"River--" He wakes calling her name and gets a mouthful of muck for his trouble.

Simon rolls onto his back--too fast--and the world revolves around him. And not in a good way. The gritty foulness in his mouth and nostrils makes him choke and then retch. Another fast twist and he spews thin sooty bile into the gutter.

The gutter. That's where he's woken. He wishes it was the first. No, scratch that; he wishes it's the last. But probably not. Why is it that clandestine so often has to be filthy as well?

Sitting up, he pats his pockets, still numb and sickened. At least they seem to have left him with his ident card this time, whoever ithey/i are. Best not to ask, he's learned. He's always been a quick study. Though not, he reflects ruefully, quite quick enough.

Blood and other best-left-unnamed fluids drip from his straight, fine hair, black in the sulfur colored street light. Simon touches with ginger fingers and finds a gash in his scalp, tender to the touch, but not too worrisome. He looks at his chrono. Or really, the pale place where his chrono had been.

Damn it.

It had been a graduation present from his parents. Aside from any sentimental value, it was worth nearly four hundred cred to a even half-reputable dealer. Probably less half that, here in the black, but still. He needs that money. If it'll get River back, he'll hock every stick and fragment he owns.

But first things first.

LOC-unknown. In the black-out zone, there are few ways to mark time. Buried beneath the cities that spawned them like bastard children, the black overhead never changes to mark dawn or midday. The pirated electricity and neon never varies except during the brown-outs when current is rerouted just ahead of the city officials' cutting them off. So he might have been lying in this gutter for only moments or more than a day. Although if it had been that long, someone would inevitably rolled him for his ident card. So...not long.

"My name is Simon Tam," he murmurs aloud. He doesn't have to lower his voice; none of the whores, bully-boys, pimps, dealers, or skulking 'businessmen' that populate these dark streets is going to give him a second glance. Not now, his fine clothes marinated in who-knows-what and ruined, a thin trickle of blood running down his cold face. If he had money, it's surely gone now, and that means he's useless to them, expendable, a hundred like him waking in gutters and alleys all over the sector. He remembers Gemma telling him that some of the younger (read: stupider) rakes of well-to-do families come down to the black-out zones on a lark, to drink and gamble and whore in the lowest dives they can find.

He's been in some of those dives, following a slender thread of hope, rather than dissolution. The only conclusion he's come to is those boys are plain stupid or crazy, because from moment to moment, there's never a time he doesn't wish he's anywhere but here. He can't remember the last time he didn't feel cold, didn't feel afraid. Not just because he's thrown away a promising medical career and a comfortable life, not just because this world is nothing like the one he's come from and he's never been so utterly out of his depth, and not just because he's convinced that any one of these sordid, filthy brigands is going to kill him any second. No. In the larger scheme of things, these are trivial considerations, which is why he can keep pushing forward, reckless, his path lit by the light of the bridges burning brightly behind. But the possibility of failure...

They're hurting us. Get me out. That's what River's letters were trying to tell him, all that time. All that wasted time. All the gibberish that his parents had dismissed as another of River's flights of fancy. They're hurting us.

The thought of someone hurting her turns him sick and angry, an incoherent and towering rage like nothing in his cool, calm and ordered life. Next to it, even his passion for medicine is merely a candle flame, pallid and unconsuming. River. Brilliant, beautiful, occasionally exasperating, River.

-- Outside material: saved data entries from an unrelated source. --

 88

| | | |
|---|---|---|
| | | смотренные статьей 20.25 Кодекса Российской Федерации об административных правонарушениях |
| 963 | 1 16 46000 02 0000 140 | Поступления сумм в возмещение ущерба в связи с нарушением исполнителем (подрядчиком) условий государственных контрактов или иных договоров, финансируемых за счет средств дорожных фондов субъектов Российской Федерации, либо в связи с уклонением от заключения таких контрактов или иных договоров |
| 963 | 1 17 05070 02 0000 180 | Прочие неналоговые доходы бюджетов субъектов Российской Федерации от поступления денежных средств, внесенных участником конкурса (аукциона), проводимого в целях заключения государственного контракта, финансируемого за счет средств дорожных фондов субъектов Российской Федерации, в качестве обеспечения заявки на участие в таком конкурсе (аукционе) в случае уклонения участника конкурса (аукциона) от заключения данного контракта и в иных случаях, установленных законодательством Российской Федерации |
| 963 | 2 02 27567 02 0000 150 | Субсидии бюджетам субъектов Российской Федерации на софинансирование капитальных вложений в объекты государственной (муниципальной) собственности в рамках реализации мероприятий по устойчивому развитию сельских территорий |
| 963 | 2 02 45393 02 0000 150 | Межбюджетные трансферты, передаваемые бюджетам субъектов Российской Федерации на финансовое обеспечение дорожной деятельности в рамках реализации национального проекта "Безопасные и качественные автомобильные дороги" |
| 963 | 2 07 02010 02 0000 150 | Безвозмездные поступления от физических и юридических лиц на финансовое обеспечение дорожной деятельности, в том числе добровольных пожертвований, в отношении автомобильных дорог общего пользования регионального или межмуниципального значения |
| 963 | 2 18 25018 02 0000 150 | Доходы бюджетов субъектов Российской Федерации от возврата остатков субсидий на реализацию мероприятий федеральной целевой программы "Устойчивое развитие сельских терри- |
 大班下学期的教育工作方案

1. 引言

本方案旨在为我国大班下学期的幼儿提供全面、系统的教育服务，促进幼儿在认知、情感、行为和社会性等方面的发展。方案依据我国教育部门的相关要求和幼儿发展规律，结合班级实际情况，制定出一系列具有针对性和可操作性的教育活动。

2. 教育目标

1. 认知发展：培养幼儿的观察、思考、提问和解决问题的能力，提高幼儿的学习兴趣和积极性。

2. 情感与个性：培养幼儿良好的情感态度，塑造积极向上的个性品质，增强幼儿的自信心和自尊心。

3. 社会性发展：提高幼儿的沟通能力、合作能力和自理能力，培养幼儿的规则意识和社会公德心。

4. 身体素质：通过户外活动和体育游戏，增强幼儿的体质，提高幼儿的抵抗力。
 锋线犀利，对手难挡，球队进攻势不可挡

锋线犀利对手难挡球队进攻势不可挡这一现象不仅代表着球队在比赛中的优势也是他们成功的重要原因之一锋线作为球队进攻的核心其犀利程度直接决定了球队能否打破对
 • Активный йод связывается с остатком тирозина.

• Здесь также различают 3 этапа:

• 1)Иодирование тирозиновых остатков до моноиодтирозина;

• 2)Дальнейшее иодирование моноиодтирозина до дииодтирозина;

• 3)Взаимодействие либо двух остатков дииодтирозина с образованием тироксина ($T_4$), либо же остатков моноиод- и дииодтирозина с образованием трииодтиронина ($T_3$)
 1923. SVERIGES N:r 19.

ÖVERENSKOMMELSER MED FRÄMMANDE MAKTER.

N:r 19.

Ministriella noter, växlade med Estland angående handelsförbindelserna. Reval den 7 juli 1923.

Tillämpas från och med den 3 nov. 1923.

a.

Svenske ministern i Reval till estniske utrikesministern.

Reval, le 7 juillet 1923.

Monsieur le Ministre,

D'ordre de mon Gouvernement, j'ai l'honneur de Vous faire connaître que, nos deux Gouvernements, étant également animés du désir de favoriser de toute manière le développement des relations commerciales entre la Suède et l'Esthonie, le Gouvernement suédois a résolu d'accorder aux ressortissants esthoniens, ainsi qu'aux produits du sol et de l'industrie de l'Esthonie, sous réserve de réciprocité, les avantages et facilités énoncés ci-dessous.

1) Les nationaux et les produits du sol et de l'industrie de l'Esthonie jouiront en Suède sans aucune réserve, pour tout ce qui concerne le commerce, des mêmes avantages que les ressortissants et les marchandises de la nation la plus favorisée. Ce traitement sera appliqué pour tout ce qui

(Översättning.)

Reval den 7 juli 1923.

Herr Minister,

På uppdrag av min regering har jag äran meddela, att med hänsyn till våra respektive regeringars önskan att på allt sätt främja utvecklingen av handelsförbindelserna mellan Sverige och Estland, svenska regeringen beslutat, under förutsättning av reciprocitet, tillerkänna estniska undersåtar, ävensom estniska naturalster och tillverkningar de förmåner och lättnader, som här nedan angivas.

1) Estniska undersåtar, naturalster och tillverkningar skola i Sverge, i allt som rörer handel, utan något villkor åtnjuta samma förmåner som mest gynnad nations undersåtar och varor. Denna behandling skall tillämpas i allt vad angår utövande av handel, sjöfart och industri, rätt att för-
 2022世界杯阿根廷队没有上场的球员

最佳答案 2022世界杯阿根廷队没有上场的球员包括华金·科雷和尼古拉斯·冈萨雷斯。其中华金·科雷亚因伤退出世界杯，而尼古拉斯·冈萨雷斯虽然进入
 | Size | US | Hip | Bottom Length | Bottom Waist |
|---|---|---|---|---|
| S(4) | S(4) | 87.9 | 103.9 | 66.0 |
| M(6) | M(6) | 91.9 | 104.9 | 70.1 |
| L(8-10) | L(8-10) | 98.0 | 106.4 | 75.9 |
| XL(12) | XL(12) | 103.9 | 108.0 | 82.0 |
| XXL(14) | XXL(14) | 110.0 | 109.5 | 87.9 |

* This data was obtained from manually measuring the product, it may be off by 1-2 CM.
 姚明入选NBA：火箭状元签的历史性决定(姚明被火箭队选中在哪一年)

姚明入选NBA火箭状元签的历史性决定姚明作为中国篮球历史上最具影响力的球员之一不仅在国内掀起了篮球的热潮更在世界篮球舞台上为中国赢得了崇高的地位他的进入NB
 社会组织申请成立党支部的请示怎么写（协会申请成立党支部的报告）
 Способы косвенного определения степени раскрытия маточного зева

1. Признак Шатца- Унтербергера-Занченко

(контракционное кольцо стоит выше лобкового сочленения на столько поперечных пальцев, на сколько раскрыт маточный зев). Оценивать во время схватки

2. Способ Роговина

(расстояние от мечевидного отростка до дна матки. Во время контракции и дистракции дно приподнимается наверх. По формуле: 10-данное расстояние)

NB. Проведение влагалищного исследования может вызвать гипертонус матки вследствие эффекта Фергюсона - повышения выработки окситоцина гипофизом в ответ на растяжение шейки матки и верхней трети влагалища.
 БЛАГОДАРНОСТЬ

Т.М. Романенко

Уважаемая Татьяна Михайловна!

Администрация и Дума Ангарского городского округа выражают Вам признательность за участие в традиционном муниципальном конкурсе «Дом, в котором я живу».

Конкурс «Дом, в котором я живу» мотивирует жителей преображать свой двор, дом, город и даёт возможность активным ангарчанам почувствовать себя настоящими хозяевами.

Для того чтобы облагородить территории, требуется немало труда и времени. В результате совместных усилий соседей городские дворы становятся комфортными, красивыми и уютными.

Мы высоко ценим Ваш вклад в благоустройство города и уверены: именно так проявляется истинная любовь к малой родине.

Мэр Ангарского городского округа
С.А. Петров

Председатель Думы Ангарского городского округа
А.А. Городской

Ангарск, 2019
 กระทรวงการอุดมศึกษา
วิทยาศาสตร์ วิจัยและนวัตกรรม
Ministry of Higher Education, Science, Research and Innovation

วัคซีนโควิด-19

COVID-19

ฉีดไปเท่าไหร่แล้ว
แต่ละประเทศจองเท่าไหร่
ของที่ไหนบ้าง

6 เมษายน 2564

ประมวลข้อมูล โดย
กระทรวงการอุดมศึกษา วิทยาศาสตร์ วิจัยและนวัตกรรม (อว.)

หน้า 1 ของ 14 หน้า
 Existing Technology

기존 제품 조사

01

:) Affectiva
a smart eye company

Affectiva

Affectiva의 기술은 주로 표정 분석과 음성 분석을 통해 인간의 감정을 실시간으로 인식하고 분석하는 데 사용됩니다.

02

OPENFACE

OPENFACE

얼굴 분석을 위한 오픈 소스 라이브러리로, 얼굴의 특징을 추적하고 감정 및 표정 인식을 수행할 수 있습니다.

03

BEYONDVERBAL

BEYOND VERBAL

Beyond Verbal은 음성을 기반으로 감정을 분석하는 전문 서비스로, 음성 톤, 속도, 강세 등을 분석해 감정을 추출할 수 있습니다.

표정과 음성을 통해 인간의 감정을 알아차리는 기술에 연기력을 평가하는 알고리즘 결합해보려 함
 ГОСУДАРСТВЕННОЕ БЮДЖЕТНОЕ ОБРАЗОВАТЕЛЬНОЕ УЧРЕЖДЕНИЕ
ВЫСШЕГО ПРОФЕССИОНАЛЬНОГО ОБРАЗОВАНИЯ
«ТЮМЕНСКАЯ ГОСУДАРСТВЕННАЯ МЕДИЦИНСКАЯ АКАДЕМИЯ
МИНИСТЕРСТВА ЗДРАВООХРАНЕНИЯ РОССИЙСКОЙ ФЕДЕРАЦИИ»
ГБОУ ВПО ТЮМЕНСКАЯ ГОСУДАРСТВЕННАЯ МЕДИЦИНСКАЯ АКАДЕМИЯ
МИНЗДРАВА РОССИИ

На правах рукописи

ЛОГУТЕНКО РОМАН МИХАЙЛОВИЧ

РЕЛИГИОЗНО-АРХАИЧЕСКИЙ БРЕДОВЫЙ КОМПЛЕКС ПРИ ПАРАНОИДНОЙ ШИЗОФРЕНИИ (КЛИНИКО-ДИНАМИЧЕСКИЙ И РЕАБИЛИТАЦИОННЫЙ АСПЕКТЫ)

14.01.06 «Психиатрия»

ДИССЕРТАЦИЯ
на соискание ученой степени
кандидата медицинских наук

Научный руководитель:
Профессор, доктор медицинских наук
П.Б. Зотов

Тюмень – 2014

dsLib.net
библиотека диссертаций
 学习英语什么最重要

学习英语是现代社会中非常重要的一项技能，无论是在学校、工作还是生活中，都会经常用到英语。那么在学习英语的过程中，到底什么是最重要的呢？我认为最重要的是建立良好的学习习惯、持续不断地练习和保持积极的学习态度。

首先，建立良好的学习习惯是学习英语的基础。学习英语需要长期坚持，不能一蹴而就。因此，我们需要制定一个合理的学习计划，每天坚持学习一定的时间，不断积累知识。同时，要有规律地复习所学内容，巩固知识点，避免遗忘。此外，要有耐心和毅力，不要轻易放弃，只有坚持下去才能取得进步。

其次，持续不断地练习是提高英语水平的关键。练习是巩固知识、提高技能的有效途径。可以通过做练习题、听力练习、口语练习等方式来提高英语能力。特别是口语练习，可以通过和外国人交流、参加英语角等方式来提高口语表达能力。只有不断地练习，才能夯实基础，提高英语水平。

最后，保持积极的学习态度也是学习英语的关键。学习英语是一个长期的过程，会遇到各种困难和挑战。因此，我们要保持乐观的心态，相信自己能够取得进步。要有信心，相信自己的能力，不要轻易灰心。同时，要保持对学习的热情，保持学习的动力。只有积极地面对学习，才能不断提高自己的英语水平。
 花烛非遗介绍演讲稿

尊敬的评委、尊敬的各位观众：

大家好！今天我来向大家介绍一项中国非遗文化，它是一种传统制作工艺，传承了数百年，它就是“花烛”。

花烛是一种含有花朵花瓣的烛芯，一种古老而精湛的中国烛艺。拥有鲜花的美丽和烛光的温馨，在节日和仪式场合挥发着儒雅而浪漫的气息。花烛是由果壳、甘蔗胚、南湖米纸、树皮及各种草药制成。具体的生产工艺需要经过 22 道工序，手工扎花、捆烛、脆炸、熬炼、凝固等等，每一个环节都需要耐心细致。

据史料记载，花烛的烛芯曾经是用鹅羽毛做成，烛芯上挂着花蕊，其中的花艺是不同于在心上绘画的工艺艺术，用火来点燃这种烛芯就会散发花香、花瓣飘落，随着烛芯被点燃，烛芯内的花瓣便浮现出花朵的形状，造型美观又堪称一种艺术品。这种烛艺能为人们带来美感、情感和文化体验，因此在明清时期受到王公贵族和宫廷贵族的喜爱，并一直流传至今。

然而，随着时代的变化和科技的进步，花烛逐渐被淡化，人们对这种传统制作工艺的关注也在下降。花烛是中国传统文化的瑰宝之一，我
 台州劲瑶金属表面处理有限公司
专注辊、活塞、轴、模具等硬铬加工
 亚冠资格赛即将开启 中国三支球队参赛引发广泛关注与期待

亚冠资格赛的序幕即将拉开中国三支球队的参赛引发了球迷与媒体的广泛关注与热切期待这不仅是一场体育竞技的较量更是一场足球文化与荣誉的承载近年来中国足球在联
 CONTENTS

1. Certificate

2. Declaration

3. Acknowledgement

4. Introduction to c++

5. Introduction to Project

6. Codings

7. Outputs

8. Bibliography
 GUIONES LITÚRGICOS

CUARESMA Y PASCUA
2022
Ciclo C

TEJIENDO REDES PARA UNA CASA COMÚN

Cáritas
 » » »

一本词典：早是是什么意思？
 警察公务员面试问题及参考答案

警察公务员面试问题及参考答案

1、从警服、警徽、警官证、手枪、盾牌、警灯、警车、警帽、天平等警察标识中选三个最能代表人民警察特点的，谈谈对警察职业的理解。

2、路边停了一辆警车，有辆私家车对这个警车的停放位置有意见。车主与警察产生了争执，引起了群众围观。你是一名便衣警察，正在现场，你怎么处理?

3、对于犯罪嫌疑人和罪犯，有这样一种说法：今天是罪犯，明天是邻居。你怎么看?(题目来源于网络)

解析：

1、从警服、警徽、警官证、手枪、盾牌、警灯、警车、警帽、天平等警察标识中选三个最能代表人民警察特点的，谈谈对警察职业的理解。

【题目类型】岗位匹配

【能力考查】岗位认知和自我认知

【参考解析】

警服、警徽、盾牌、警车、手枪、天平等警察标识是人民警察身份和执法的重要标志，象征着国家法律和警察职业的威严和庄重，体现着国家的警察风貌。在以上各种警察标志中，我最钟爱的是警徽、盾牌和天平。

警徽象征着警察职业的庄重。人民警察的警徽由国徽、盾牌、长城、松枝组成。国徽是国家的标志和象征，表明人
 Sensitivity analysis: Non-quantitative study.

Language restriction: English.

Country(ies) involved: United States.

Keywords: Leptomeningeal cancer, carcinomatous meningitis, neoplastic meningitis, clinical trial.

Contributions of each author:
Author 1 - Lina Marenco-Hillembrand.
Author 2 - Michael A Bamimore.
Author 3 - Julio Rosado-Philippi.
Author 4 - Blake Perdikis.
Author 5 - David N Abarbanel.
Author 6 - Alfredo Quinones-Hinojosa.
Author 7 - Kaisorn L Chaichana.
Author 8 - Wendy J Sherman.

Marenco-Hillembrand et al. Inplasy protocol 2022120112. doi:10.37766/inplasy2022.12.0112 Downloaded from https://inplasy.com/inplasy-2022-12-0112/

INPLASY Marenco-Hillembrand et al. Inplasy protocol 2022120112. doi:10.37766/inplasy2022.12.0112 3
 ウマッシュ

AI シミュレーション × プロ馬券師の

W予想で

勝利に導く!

His hands fist, and the spike of his pulse sends hammers of pain through his aching head. He carefully unmakes his fists and cups his face in his hands. He wonders if he's going to be sick again. Wonders if there's anything left in his stomach to throw up. He can't remember the last time he ate.

That worries him. The crack on his skull could mean that he's concussed. He repeats his name, the date, the names of the Alliance heads. It all comes, fast and sure. He looks around again, and amidst convincing himself that he's not seeing double, it occurs to him that maybe he should get out of the gutter.

He needs to figure out the time; now that he's opened the gates, all his memory comes flooding back, and he has a meeting. If it's real. If it's not too late.